Dobbiamo anche chiederci, ad avviso di Pickett, perché dobbiamo costringere i nostri giovani, i nostri figli ad un “distacco” traumatico, che in ogni caso peserà sulla loro esistenza.
A questo proposito siamo stati autorizzati a pubblicare una lettera di una figlia che ha dovuto emigrare all’estero per avere una prospettiva di lavoro e di carriera. Una figlia che ha scritto ai propri genitori alcune riflessioni proprio sul tema del “distacco”. Lo ha fatto con tanto affetto, emozione; con la mano tremante di chi vive una situazione di solitudine dolorosa ma ineluttabile. Con un cinismo pragmatico di sopravvivenza che le fa onore. Ma, a noi, anche un po’ di tristezza.
Un cinismo pragmatico di chi ne avrebbe fatto “anche ” a meno, se noi, tutti noi, non l’avessimo costretta a dover prendere tale decisione.
Pickett ha deciso di trascrivere interamente, così come ricevuta, tale lettera-manifesto, paradigmatica del vissuto di una giovane italiana, con forti legami familiari, costretta a vivere lontano dalla sua famiglia, dai suoi affetti, dalle sue radici. Dimostrando, per carità, responsabilità , senso del dovere, ma anche un po’ di rimpianto malinconico.
Non crediamo ci sia bisogno di alcun commento. Di molte riflessioni però… Sì!

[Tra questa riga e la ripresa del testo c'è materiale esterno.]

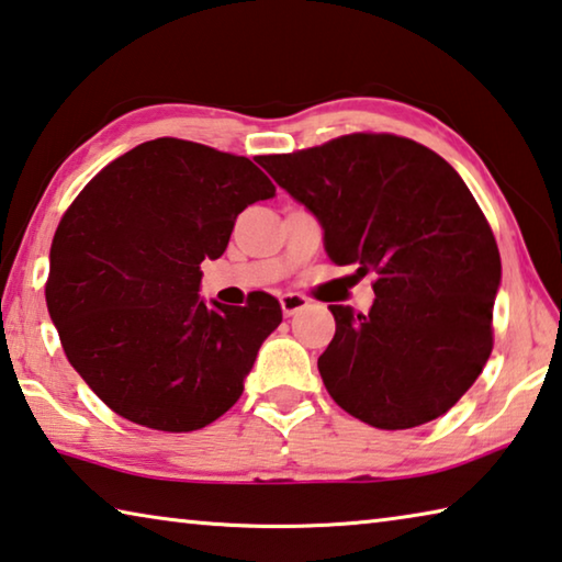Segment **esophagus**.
Segmentation results:
<instances>
[{
  "label": "esophagus",
  "mask_w": 562,
  "mask_h": 562,
  "mask_svg": "<svg viewBox=\"0 0 562 562\" xmlns=\"http://www.w3.org/2000/svg\"><path fill=\"white\" fill-rule=\"evenodd\" d=\"M307 305H310V300H307V297H302V295H297V292H284V295L280 297V307H282L284 317L297 315L300 310H305Z\"/></svg>",
  "instance_id": "34e87169"
}]
</instances>
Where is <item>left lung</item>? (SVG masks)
<instances>
[{
  "label": "left lung",
  "instance_id": "8db88e82",
  "mask_svg": "<svg viewBox=\"0 0 562 562\" xmlns=\"http://www.w3.org/2000/svg\"><path fill=\"white\" fill-rule=\"evenodd\" d=\"M323 227L335 265L375 272L370 313L329 305L317 370L329 397L380 430L435 420L493 350L501 252L468 184L440 155L395 135H347L262 157Z\"/></svg>",
  "mask_w": 562,
  "mask_h": 562
}]
</instances>
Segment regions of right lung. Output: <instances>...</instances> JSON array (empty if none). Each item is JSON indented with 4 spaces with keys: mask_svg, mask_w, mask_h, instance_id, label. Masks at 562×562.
Returning a JSON list of instances; mask_svg holds the SVG:
<instances>
[{
    "mask_svg": "<svg viewBox=\"0 0 562 562\" xmlns=\"http://www.w3.org/2000/svg\"><path fill=\"white\" fill-rule=\"evenodd\" d=\"M274 184L247 157L159 137L106 165L61 217L47 310L67 360L127 420L190 432L245 390L282 307L200 297L204 260L225 252L247 204Z\"/></svg>",
    "mask_w": 562,
    "mask_h": 562,
    "instance_id": "add662e5",
    "label": "right lung"
}]
</instances>
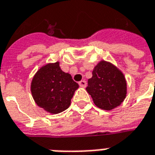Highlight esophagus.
Instances as JSON below:
<instances>
[{
  "mask_svg": "<svg viewBox=\"0 0 155 155\" xmlns=\"http://www.w3.org/2000/svg\"><path fill=\"white\" fill-rule=\"evenodd\" d=\"M79 84H80V86L82 88H84L86 86V81H81L79 82Z\"/></svg>",
  "mask_w": 155,
  "mask_h": 155,
  "instance_id": "obj_1",
  "label": "esophagus"
}]
</instances>
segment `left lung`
Masks as SVG:
<instances>
[{
	"label": "left lung",
	"mask_w": 155,
	"mask_h": 155,
	"mask_svg": "<svg viewBox=\"0 0 155 155\" xmlns=\"http://www.w3.org/2000/svg\"><path fill=\"white\" fill-rule=\"evenodd\" d=\"M86 91L101 110H112L124 102L127 82L123 72L110 61L102 60L94 66L88 80Z\"/></svg>",
	"instance_id": "obj_1"
}]
</instances>
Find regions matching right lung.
<instances>
[{
	"label": "right lung",
	"mask_w": 155,
	"mask_h": 155,
	"mask_svg": "<svg viewBox=\"0 0 155 155\" xmlns=\"http://www.w3.org/2000/svg\"><path fill=\"white\" fill-rule=\"evenodd\" d=\"M78 88L79 84L71 74L61 70L59 61L41 66L31 83V92L35 104L52 114L69 108Z\"/></svg>",
	"instance_id": "right-lung-1"
}]
</instances>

“Qualche mese fa ero in Inghilterra per un colloquio presso un’Università e mi è stato proposto un problema di fisica. Quando la medesima Università mi ha offerto la possibilità di iscrivermi, mi si è concretamente posto il problema del distacco: il distacco dalla mia famiglia, dai miei amici, dal mio Paese.

Il distacco è un’esperienza di crescita indispensabile nelle vite umana: quando si va avanti, necessariamente ci si distacca da quello che si lascia e l’esperienza può essere più o meno traumatica.

In questo lavoro ho voluto approfondire le chiavi di lettura che letterati, scrittori, pittori, filosofi, uomini del loro tempo hanno dato ai distacchi che si presentano nel corso della vita: il distacco dall’utero materno al momento della nascita, dall’ambiente familiare per frequentare la scuola, il distacco dell’adolescente dal mondo dell’infanzia, ma anche il distacco dalla propria famiglia o dalla propria patria per motivi politici o necessità economica, ed infine l’ultimo distacco, il più complesso, quello dalla vita.

Rileggere autori classici ed analizzare accadimenti storici “interpretandoli” secondo l’ottica del “distacco” ha avuto per me un duplice valore: li ho sentiti più vicini e universali e nello stesso tempo ho avuto la conferma che la sensazione di smarrimento misto a speranza che provo in questo momento della mia vita è del tutto naturale.